++++ Extrait du document ++++
Montréal-La Cluse : Montange, une aventure industrielle liée à l’eau

En 1847, son petit-fils Louis François Montange (1821-1909) s’installe comme tourneur.

Rapidement, il est reconnu pour son travail. Un article de l’Abeille du Bugey de 1853 précise que, lors de l’Exposition des Arts et Manufactures de Nantua, Messieurs Montange et Bouilloud de Montréal, ont envoyé à l’exposition des rouleaux et des battants (de métiers à tisser) admirablement exécutés.

En 1872, le fils de Louis François, Félix (1849-1934), loue un atelier de tournerie sur la Doye, entre Condamine-la-Doye et Maillat avec une quinzaine d’ouvriers.

Entre 1884 et 1896, Félix Montange achète le moulin banal au Comte de Douglas. Il y développe son entreprise aussi bien du côté scierie que de la tournerie. Il y a 2 roues à aubes : une pour la scierie (la plus en amont), l’autre pour la tournerie.

« Tout partait d’un seuil en amont sur le Lange qui déviait une partie de l’eau dans le canal qui desservait les deux grosses roues à palettes », rappelle l’un de ses descendants, Denis Montage.

Une double économie

Le long des cours d’eau du secteur, d’Arbent à La Combe du Val, des Neyrolles à Nantua, les ateliers des scieurs et tourneurs sont nombreux. « Pour la Doye aux Neyrolles, la carte de Cassini montre une foule de petites roues à aubes sur la rivière. Elles se touchent d’ailleurs toutes ! »
++++ Données de l'exercice ++++
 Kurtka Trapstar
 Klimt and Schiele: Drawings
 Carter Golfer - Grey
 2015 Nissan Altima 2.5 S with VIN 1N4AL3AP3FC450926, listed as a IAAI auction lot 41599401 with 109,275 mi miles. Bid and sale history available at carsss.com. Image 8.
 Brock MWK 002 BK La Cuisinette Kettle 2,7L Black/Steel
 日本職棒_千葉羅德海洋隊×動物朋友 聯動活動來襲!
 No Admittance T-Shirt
++++
++++ Données de l'exercice ++++
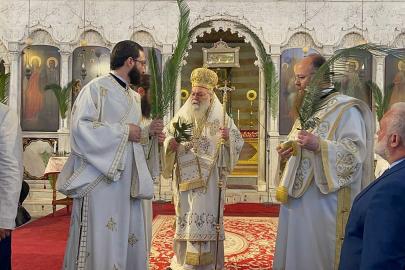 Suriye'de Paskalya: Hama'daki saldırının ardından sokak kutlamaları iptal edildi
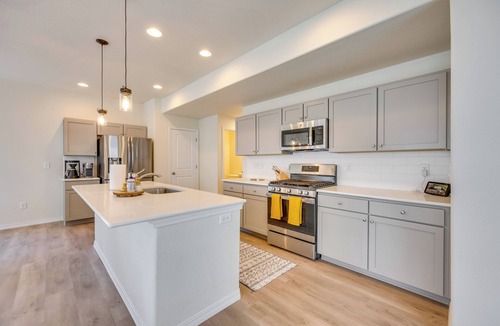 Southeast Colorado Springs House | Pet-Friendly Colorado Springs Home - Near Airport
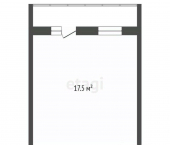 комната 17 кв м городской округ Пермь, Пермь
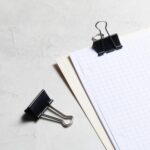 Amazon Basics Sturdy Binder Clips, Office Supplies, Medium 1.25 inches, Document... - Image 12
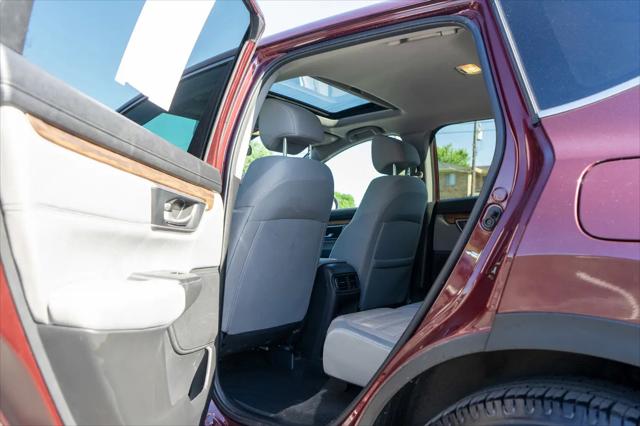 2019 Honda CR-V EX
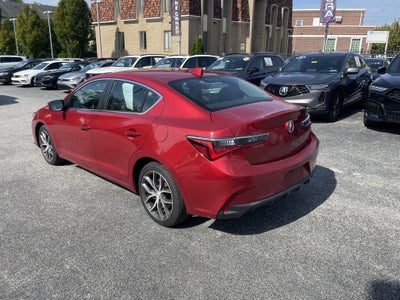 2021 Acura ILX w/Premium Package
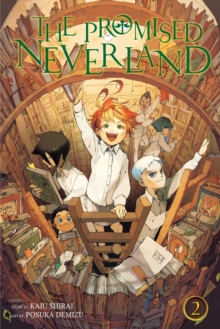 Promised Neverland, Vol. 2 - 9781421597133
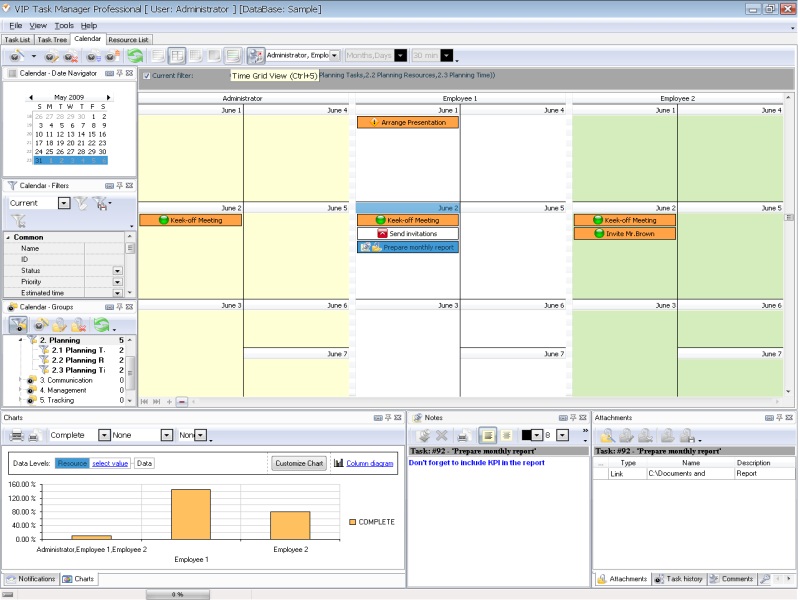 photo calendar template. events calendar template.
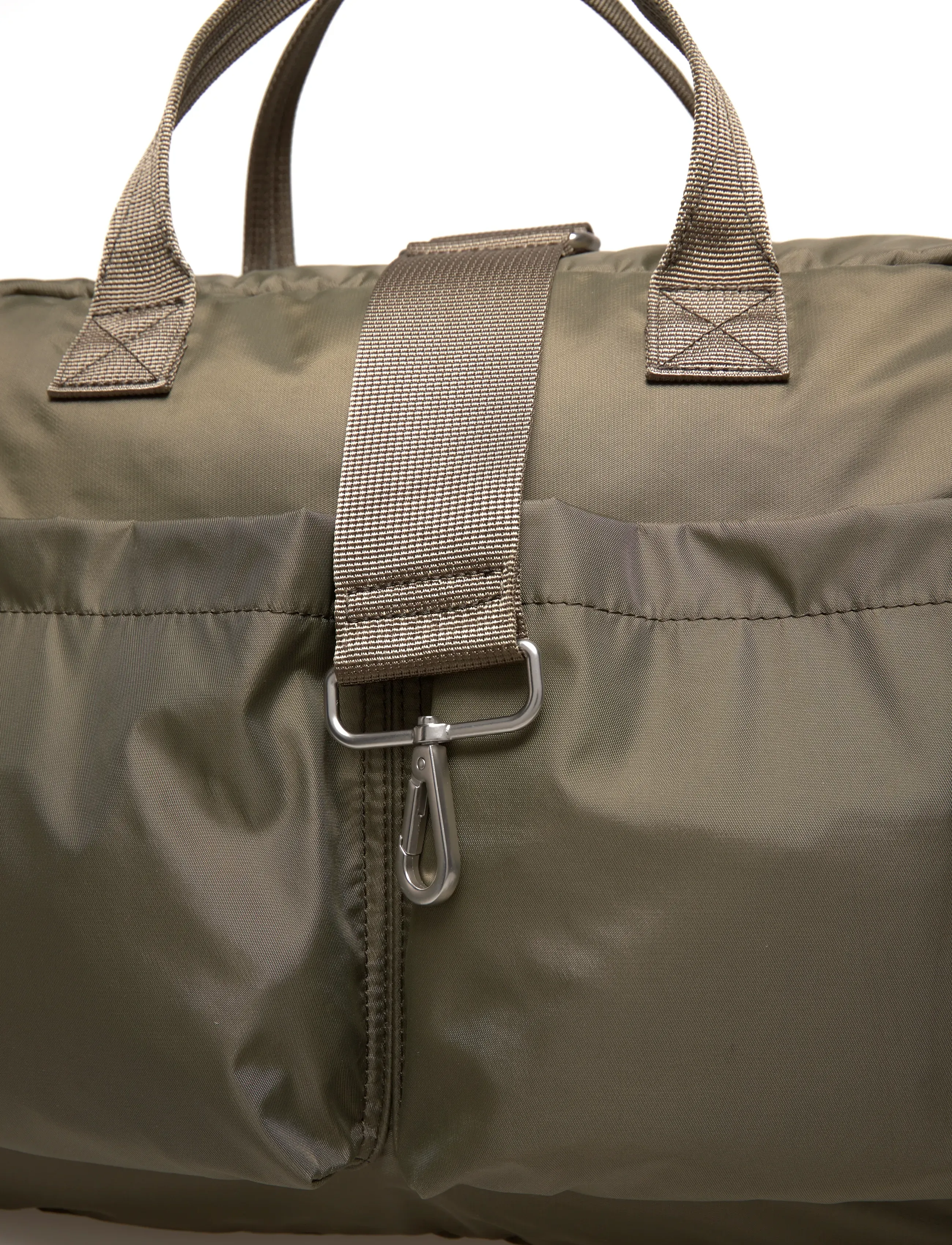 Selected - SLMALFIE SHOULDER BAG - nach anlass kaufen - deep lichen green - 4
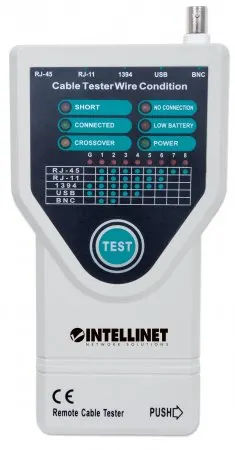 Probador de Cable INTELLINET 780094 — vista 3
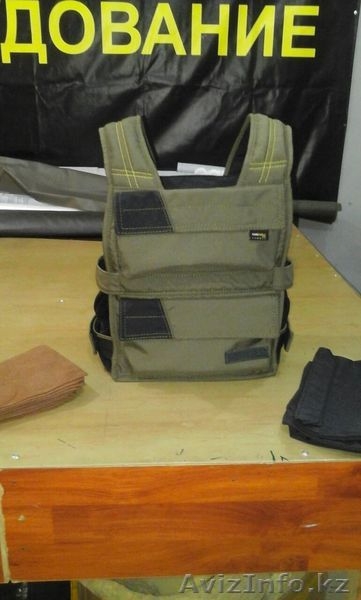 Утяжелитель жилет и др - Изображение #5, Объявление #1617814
++++
Exercice A — Dans le texte sur l'entreprise Montange, après le titre « Une double économie », quelles localités sont citées le long des cours d'eau du secteur ?
Exercice B — Reprends le texte sur l'entreprise Montange après sa dernière phrase et écris la suite.

Zone de réponse A — Arbent, La Combe du Val, Les Neyrolles, Nantua

Zone de réponse B —
Le Haut-Bugey vit grâce à la force hydraulique, les matières locales (résineux pour la charpente, feuillus pour le bois de chauffage) et une population « laborieuse », comme l’indique le Préfet Bossi en 1808 dans son étude sur l’Ain.

L’usine produit de nombreux objets dont des pièces de métiers à tisser, divers manches d’outils et des manches de couteaux.

A la fin du XIXe siècle, l’entreprise Montange devient réputée pour la fabrication des volants en érable des premières BB Peugeot. « Ils étaient faits en 4 pièces courbées à la vapeur, puis assemblées à la main, collées et chevillées, avant d’être poncées et vernies. »

Vers 1910, la tournerie travaille aussi la corne. Parmi les petites pièces exécutées, il y a les fameux blaireaux en bois ou en corne qui font la renommée de la maison Montange. En 1968-1969, le frère de Denis Montange, Jean-Yves, alors étudiant à Paris, avait eu la joie de découvrir dans la vitrine de Lancel, place de l’Opéra, «  la gamme de tire-bouchons en cornes et les blaireaux de luxe de l’entreprise familiale  ».

Quand les Montange rayonnent dans le Haut-Bugey…

La réussite de Félix est telle qu’il va pousser ses fils à investir le territoire du Haut-Bugey.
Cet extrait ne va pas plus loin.